The success of your marketing strategy and activities depends on many factors – creativity, relevance, execution, etc. – but it is anchored by clear, precise and relevant marketing messaging.
Marketing messaging can be defined as a structured presentation of your product’s value proposition – that combination of functionality, performance, quality and value that your products bring to the market.
Marketing messaging is not a tagline but is used to create the tagline as well as content for websites, press releases, blog posts, advertising, collateral and other marketing and sales documents. Done right, it becomes the foundation of all communications and outreach which compounds the impact because each channel reinforces the marketing messaging.
Marketing messaging typically involves discovering an overall message along with 3-4 supporting messages as you can see in Figure 1.
Done right, marketing messaging becomes the foundation of all communications and outreach which compounds the impact because each channel reinforces the marketing messaging.
Four Steps to Marketing Messaging
Sounds good, but where do you get the insights for great marketing messaging and how do you know if they are correct? Here are 4 steps to take:
1. Re-evaluate Product Features
Take a hard look at your product and ask, “What does it do really well?” What benefits do it provide to customers – real or perceived? Try defining your product strengths in these six areas:
- Market impact – Where does this product fit on the impact scale – from revolutionary to evolutionary or somewhere in between.
- Core technology – How new or different is the underlying technology to this product?
- Market position – Is the product already the market leader or is it a new up-and-comer?
- Ethos – Does the product contribute to solving societal issues?
- Management – Does management have a public track record of success?
- Financial performance – Does the company have revenue or investment required to make this product a success?
Define your strengths in each of the categories, then develop the messaging that plays to those strengths.
2. Talk to Your Customers
Developing marketing messaging in a vacuum can lead to marketing messaging that misses the mark. But your customers can tell you a lot – what they knew about you before they bought, why they bought, how they found you and more.
Talk to enough customers and you will pick up on trends that you can wrap your messaging around. Before recalibrating your marketing messaging, audit 10-12 representative members of your customer base. You can do this yourself, though working with a third-party agency often results in more candid responses. Customers tend to hold back real impressions and criticisms when talking to a company directly but are more forthcoming when speaking with a third party. The audit process can result in new input and ideas important to customers that can then be leveraged for a more precise marketing message and strategy.
3. Research The Competition
No company operates in a competitive vacuum. Marketing messaging wouldn’t be as vital as it is if it wasn’t for competitors who are trying to make an impression on customers just as you are. So, take some time to undertake a comprehensive review of competitive messaging and products.

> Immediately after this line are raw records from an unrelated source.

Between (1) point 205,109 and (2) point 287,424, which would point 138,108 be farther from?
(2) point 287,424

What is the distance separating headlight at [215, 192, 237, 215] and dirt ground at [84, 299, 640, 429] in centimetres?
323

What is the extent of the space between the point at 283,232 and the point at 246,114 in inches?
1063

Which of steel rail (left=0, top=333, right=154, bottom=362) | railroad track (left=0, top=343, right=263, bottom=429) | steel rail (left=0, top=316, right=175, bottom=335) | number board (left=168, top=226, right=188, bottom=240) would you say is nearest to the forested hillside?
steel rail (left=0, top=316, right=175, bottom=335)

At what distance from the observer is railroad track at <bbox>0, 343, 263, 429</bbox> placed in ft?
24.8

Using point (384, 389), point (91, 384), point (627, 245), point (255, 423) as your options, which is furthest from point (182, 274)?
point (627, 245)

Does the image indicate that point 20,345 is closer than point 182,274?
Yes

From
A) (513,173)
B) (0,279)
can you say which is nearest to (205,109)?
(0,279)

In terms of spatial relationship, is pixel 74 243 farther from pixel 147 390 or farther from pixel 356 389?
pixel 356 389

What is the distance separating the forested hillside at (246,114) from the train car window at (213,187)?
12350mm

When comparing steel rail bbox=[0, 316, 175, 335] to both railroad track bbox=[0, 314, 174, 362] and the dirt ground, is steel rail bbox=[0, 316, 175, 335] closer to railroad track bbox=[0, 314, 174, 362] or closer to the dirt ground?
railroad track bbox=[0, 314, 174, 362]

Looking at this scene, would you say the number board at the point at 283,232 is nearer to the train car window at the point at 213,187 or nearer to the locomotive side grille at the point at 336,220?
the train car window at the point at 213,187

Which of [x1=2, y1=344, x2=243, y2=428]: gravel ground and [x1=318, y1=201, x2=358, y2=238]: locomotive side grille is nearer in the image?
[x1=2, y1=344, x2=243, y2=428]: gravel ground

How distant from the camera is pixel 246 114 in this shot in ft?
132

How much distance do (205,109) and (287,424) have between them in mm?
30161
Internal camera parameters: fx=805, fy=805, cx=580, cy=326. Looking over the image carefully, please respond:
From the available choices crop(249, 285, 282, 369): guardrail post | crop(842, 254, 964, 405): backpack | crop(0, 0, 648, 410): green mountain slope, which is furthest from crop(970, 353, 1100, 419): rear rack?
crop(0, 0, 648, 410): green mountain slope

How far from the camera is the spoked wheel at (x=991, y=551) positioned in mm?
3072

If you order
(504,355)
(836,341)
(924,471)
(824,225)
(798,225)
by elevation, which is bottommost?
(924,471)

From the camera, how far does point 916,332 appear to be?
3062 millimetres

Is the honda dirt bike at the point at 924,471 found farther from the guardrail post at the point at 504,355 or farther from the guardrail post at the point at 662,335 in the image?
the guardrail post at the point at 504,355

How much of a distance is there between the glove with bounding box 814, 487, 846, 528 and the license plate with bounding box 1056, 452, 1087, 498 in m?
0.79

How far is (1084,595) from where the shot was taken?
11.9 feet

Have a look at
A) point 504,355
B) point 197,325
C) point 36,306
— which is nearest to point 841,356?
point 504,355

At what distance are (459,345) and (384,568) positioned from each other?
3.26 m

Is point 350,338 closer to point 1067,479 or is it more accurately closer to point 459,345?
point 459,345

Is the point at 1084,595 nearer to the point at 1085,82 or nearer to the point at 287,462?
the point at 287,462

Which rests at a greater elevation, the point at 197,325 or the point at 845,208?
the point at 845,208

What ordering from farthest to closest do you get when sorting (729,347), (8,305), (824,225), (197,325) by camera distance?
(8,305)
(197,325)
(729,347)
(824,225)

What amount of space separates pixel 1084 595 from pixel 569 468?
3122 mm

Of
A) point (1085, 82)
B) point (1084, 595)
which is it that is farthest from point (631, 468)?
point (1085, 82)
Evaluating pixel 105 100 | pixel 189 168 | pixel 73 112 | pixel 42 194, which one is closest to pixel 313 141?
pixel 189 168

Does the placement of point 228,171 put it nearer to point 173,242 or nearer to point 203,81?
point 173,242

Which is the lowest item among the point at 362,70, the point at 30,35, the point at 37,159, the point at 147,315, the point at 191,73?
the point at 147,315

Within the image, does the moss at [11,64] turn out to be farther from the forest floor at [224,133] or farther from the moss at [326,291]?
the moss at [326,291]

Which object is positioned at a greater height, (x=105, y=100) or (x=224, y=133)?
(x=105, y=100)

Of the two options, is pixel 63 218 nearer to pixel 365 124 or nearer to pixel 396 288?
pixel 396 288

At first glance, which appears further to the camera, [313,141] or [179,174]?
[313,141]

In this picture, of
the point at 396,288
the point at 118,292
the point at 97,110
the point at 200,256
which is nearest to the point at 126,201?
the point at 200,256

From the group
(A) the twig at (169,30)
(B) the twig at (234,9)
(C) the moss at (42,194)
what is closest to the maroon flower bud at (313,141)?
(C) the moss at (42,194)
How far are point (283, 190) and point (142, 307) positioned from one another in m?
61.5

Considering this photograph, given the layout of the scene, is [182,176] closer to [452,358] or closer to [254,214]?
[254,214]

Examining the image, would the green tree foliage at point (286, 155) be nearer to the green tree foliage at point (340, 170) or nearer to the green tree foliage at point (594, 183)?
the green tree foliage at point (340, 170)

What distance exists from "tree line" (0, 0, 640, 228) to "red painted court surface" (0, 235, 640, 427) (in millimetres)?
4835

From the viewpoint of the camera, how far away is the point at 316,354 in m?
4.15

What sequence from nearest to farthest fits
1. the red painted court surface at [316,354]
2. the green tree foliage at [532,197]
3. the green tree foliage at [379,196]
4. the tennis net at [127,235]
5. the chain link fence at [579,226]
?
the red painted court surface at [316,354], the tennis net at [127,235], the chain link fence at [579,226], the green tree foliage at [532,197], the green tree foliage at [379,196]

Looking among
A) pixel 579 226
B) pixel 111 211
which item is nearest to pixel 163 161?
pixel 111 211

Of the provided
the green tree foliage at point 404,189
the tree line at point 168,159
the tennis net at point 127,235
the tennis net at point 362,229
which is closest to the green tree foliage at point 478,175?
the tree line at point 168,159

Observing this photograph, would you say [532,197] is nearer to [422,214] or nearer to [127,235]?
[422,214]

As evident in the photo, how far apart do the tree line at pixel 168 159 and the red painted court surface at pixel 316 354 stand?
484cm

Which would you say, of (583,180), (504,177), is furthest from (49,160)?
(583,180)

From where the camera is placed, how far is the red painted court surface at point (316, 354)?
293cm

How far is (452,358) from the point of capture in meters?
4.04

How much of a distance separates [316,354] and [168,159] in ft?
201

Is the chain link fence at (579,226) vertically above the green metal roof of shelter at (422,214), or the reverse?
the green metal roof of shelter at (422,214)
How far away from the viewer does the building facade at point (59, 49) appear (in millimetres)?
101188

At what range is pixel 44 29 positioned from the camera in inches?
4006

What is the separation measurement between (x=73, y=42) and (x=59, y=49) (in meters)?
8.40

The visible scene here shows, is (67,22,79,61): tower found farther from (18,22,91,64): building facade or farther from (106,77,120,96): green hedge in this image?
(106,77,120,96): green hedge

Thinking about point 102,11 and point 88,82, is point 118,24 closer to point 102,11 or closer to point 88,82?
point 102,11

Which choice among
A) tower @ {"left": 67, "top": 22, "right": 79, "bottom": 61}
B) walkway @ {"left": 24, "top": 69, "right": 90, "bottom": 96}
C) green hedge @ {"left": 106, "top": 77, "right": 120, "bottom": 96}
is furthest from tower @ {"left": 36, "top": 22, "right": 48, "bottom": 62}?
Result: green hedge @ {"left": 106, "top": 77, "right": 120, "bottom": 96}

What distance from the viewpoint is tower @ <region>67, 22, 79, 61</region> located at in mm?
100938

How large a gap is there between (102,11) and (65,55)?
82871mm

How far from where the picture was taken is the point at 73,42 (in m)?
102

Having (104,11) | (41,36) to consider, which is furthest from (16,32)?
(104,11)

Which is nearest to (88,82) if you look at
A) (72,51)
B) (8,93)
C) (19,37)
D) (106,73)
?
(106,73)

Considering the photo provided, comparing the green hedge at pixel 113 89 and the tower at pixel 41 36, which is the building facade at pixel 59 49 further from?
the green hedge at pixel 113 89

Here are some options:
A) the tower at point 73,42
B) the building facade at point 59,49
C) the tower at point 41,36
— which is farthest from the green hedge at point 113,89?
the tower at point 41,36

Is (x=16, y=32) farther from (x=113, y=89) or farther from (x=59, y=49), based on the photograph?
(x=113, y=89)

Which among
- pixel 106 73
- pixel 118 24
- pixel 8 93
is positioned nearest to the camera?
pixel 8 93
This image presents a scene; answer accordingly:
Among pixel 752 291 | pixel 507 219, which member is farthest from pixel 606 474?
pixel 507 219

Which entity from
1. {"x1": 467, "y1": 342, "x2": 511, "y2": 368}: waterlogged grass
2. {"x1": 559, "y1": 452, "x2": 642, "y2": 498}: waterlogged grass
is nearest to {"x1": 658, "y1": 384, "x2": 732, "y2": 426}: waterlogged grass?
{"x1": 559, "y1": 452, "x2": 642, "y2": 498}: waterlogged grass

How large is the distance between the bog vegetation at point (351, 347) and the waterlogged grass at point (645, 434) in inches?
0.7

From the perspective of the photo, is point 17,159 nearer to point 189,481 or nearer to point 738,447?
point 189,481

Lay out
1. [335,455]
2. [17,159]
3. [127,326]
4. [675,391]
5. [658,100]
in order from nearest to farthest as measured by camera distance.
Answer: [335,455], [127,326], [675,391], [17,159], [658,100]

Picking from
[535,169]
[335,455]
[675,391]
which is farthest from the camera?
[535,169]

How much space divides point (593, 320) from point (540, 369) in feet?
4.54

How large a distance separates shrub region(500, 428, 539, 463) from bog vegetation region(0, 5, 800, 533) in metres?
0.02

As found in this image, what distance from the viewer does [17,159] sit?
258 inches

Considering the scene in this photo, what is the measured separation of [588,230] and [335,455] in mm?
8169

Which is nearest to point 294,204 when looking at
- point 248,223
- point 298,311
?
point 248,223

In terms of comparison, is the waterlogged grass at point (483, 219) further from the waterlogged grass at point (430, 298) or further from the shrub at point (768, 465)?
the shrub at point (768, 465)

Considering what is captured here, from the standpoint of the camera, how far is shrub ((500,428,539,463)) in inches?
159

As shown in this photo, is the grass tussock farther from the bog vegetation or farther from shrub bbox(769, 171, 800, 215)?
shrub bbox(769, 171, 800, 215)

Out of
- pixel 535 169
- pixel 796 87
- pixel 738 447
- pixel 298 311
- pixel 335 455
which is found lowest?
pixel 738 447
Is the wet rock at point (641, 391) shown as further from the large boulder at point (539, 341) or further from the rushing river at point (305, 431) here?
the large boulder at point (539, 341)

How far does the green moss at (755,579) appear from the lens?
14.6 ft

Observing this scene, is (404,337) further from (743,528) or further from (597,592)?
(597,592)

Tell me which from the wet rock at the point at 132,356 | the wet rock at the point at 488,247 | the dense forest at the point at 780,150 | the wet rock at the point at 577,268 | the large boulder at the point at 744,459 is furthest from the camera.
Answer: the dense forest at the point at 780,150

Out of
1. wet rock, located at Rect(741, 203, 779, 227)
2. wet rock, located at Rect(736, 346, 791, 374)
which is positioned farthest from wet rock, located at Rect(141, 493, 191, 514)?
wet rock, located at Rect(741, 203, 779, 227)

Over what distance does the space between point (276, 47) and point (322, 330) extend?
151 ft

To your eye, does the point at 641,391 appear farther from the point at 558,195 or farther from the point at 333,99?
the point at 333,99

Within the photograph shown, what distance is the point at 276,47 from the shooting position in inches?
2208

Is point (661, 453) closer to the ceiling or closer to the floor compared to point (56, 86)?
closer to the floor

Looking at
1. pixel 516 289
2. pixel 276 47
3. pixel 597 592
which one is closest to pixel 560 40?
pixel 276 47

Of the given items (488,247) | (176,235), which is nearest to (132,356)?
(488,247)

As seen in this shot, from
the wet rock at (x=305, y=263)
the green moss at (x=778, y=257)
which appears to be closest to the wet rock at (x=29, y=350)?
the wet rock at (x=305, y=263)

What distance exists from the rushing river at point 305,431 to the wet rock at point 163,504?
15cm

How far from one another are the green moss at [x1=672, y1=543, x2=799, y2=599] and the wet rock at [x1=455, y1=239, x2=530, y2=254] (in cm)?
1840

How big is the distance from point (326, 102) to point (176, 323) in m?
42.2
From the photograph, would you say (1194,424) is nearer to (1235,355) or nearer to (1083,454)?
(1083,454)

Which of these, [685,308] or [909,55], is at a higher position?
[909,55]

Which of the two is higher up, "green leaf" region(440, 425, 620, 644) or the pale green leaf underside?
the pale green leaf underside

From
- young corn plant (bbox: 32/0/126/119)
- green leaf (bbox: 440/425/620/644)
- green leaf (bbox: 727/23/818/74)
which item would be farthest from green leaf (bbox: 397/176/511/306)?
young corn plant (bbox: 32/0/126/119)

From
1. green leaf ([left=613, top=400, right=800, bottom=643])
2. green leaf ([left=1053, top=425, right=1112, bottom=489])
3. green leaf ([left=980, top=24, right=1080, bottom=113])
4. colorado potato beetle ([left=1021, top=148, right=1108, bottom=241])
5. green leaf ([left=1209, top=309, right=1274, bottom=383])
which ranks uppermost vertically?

Some of this analysis can come from your customer surveys when you ask questions about why they selected your company over the competition.
But many insights will come through a review of competitor websites, press coverage and, in some markets, industry or financial analyst reports. The combination of customer input and web research will help you understand how well the competition’s messaging is aligned with their product offerings and plans. It can also point out places where your company has a competitive advantage you can exploit in your marketing messaging.
4. Merge And Prioritize
Equipped with a clear understanding of your product features, your customers’ impressions, and your real competition, you should have more than enough data to pinpoint your product’s true north. What direction will your marketing messaging take? Understanding the message drivers that set you apart from the competition is critical to turning your research into provocative messaging. What you should be looking for from that research are the brand influences and messages that are both important to your customer base and highly differentiated from your that of your competitors.
This prioritizing exercise will help overcome potential issues. For example, you may find too much overlap between your messages and those coming from the competition. If so, maybe you recalibrate to better emphasize the products or services that make you unique. Or perhaps you’ve discovered your biggest challenge is industry noise—you’ve got the most advanced technology, but you don’t have the customer’s ear. In that case, you need to find a way to rise above the din and make your messaging more relevant. Relevant content connects a brand to what is top-of-mind for consumers when they receive that content. It can be as sophisticated as engaging in cultural moments when they occur.
Where to next: The outcome of this marketing messaging exercise should be a blueprint for your paid, earned, shared and owned media campaigns. It should lead to a strategic document that combines key message points with benefit statements and proof points. The internal marketing team and/or marketing agency can use this document as inspiration for the development and execution of a well-honed program. Likewise, management can refer to it when evaluating the efficacy of marketing actions and deciding on a direction forward.